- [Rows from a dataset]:
=-=-=

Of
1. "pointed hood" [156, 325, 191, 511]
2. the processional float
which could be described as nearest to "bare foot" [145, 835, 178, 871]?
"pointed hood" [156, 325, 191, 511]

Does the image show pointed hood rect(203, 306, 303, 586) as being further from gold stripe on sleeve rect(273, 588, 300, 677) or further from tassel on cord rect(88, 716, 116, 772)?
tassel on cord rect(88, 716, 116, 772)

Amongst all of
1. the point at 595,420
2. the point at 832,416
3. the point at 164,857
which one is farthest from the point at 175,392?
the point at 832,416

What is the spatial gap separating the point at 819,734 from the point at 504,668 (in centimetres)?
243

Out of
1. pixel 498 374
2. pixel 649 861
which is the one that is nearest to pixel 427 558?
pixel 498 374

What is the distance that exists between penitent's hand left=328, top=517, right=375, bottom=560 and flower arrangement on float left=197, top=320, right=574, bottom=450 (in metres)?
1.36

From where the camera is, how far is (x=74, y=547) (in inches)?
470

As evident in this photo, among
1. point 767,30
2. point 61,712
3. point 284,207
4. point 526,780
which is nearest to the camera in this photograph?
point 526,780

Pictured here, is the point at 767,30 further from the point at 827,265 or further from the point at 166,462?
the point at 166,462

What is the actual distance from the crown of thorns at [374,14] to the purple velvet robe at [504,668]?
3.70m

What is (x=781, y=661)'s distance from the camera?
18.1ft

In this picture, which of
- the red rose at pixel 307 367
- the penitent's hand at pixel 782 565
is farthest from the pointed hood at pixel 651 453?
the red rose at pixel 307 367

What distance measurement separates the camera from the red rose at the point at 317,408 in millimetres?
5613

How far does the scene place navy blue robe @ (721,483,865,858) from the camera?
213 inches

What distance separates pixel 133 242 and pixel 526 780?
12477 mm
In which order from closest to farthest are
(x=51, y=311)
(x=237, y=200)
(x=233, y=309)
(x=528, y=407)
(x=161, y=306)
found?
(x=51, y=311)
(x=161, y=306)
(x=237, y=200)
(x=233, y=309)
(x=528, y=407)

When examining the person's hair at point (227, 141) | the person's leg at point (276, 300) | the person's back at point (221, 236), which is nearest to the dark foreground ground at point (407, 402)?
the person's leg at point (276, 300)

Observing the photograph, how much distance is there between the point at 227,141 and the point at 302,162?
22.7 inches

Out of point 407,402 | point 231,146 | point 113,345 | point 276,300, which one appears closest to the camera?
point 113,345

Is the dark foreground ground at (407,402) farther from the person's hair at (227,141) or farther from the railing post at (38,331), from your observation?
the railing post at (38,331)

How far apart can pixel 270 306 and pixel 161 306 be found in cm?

=-=-=

- [Work instructions]: Reproduce verbatim the portion of the data that begins with the line containing "Observing the photograph, how" and continues through the final line of the data, with both of those lines included.

- [Task result]:
Observing the photograph, how much distance is there between the point at 227,141 and the point at 302,162?
22.7 inches

Out of point 407,402 | point 231,146 | point 113,345 | point 276,300, which one appears closest to the camera?
point 113,345

Is the dark foreground ground at (407,402) farther from the person's hair at (227,141) or farther from the railing post at (38,331), from your observation?
the railing post at (38,331)

How far apart can pixel 270 306 and pixel 161 306 be found in cm?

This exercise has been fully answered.